Almost 40% of vehicles fail their test first time, however often this can be easily avoided. New MOT rules introduced last year include new defect types and affect how we maintain our vehicles.
Read this guide to ensure you understand these new rules before you visit the MOT test centre. Doing some simple checks can help your vehicle to pass first time.
The Government website reports the new changes. This includes defects found during the MOT being categorised as one of 3 options:
- Dangerous – FAIL – Do not drive the vehicle until it’s been repaired
- Major – FAIL – Repair immediately
- Minor – PASS – Repair as soon as possible
MOT testers will still give advice about items you need to monitor, these are known as ‘advisories’. Although you will be told to monitor these, the vehicle will still pass the test.
New Items Tested
New items to be tested during the MOT include:
- if tyres are obviously underinflated
- if the brake fluid has been contaminated
- for fluid leaks posing an environmental risk
- brake pad warning lights and if brake pads or discs are missing
- reversing lights on vehicles first used from 1 September 2009
- headlight washers on vehicles first used from 1 September 2009 (if they have them)

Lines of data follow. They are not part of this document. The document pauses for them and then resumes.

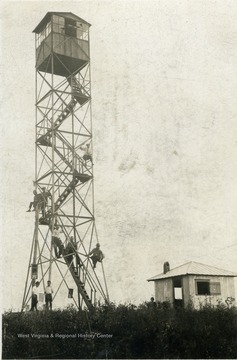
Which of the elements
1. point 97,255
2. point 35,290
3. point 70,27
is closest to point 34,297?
point 35,290

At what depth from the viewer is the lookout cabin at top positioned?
74.9ft

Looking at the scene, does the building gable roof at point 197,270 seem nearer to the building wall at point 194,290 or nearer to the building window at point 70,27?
the building wall at point 194,290

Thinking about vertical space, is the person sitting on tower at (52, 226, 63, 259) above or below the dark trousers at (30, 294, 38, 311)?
above

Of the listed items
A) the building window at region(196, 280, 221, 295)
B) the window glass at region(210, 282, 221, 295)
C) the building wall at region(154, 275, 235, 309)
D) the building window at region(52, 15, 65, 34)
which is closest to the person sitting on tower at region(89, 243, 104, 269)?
the building wall at region(154, 275, 235, 309)

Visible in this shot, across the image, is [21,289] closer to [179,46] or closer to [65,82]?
[65,82]

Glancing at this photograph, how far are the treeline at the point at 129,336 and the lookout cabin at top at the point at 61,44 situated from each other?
11.7m

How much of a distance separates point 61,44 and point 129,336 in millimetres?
13879

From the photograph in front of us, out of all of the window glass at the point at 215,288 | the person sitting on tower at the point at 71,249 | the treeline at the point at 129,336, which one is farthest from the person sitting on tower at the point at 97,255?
the window glass at the point at 215,288

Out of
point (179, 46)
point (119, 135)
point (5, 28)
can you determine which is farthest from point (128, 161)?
point (5, 28)

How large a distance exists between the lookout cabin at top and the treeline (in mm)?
11737

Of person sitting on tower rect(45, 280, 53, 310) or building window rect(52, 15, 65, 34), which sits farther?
building window rect(52, 15, 65, 34)

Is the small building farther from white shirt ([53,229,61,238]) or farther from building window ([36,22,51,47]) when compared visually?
building window ([36,22,51,47])

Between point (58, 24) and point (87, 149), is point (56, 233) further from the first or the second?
point (58, 24)

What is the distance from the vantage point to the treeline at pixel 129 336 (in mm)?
14891
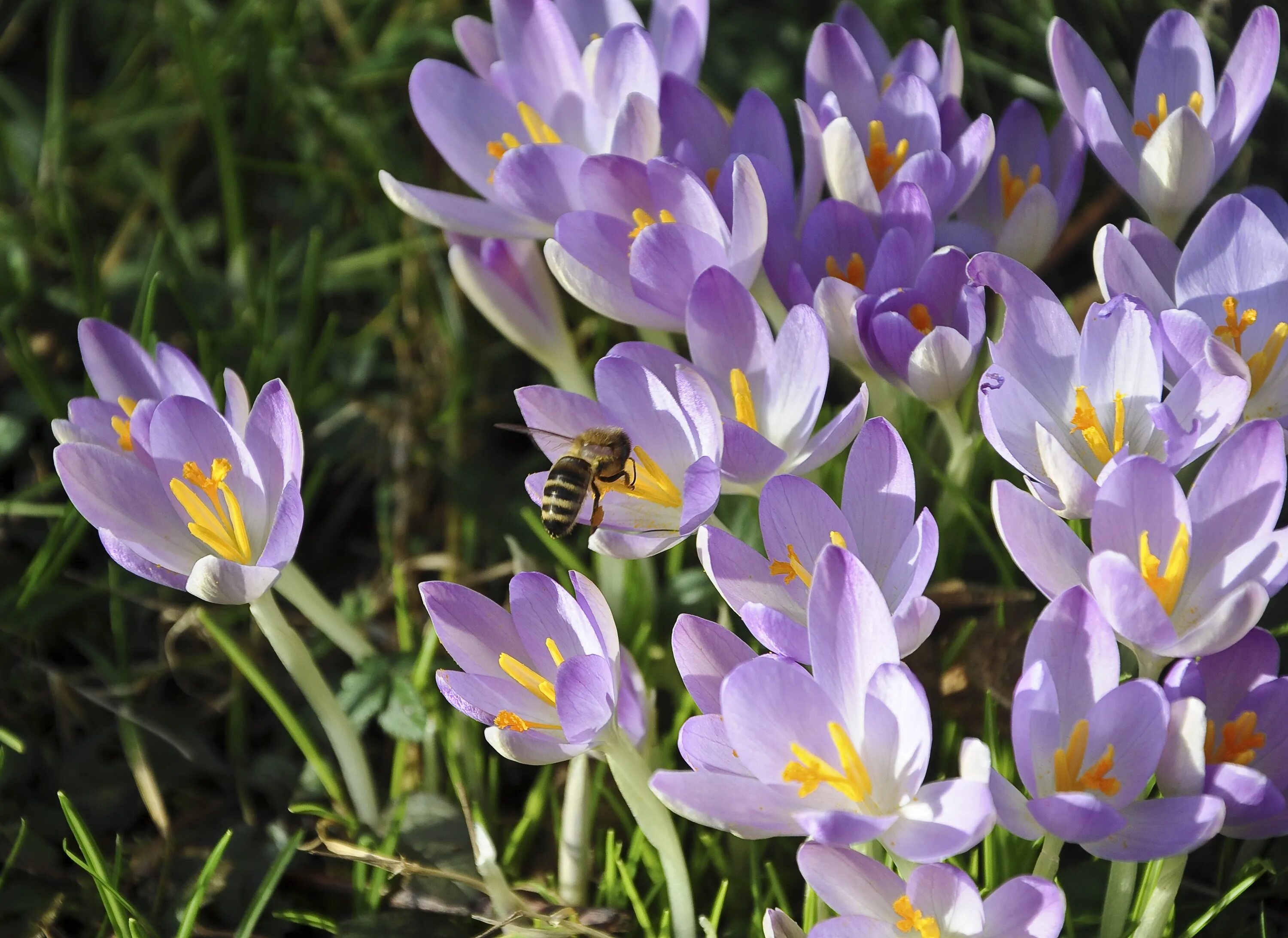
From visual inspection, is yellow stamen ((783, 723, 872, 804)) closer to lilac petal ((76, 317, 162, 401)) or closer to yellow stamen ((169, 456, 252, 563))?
yellow stamen ((169, 456, 252, 563))

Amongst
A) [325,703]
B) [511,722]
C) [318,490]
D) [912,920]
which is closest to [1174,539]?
[912,920]

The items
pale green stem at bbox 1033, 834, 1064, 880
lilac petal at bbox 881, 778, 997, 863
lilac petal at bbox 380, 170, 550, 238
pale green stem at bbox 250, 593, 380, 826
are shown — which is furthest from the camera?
lilac petal at bbox 380, 170, 550, 238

- daytime running lights on vehicles first used from 1 March 2018 (most of these vehicles will have their first MOT in 2021 when they’re 3 years old)
There are stricter limits for emissions from diesel cars with a diesel particulate filter (DPF). Check your vehicle handbook to see if this applies to your diesel car.
Your vehicle will get a major fault if the MOT tester:
- can see smoke of any colour coming from the exhaust
- finds evidence that the DPF has been tampered with
The way Diesel car tax is calculated has also been updated, instead of being fixed at £140 per year, VED rates will now be calculated based on the car’s carbon dioxide emissions.
Some vehicles over 40 years old won’t need an MOT
Under the new rules, vehicles won’t need to have an MOT if they’re over 40 years old and have not been substantially changed.
Until now, only vehicles first built before 1960 were exempt from needing an MOT.
If you are unsure of the exact age of your car, it is simple to check the date the vehicle was registered online.
The SMMT suggest using the ‘Minute Or Two’ MOT check.
It reports that around 1.5 million vehicles fail their MOT due to simple things such as faulty bulbs, too little tyre tread, or even empty windscreen washer fluid bottles. It’s possible to avoid most of these issues with a quick check of your car. It only takes a ‘Minute Or Two’!
This is the SMMT official guide:
- Headlights and indicators
Check that all of your car’s lights function properly – headlights, sidelights, rear lights, hazard lights and indicators.
- Brake lights
Press the brake pedal and ask a friend to check that the rear brake lights come on – including any supplementary brake strip light. Alternatively, carefully reverse up to a reflective surface and look behind to see for yourself.
- Number plate
Make sure that the number plate is clean and legible – even a quick wipe with a cloth can make a difference. Moreover, the font and spacing of letters must also comply with legal requirements to be passed.
- Wheels and tyres
Check that wheels and tyres are undamaged. The minimum legal tyre tread depth is 1.6mm – any tyres with less than this will be marked as an MOT ‘fail’.
- Seats and seatbelts
The driver’s seat should adjust forwards and backwards and all seatbelts should be in good, working order. Test movement of the seat and inspect the seatbelt’s full length for damage. Tug sharply on all seatbelts to check that they react as they’re supposed to if you have to brake severely. They can save your life in a crash, but only if they work properly.
Check the view out of the front of the car for damage – any damage larger than 40mm will cause a ‘fail’, as will any damage wider than 10mm in the ‘swept’ area of the windscreen in front of the driver.
- Windscreen wipers
Make sure your wipers are able to keep your windscreen clean – any tears or holes in the wiper rubber can be an MOT fail.
Top up the washer bottle before taking the car in for a test – something as simple as an empty container can cause an MOT fail.
Give a short blast of the horn – if it doesn’t work, your dealer will need to repair or replace it.
- Fuel and engine oil
Make sure your car is filled with enough fuel and engine oil – you can be turned away from the MOT without suitable levels of either.
Remember: You can be fined up to £1,000 for driving a vehicle without a valid MOT.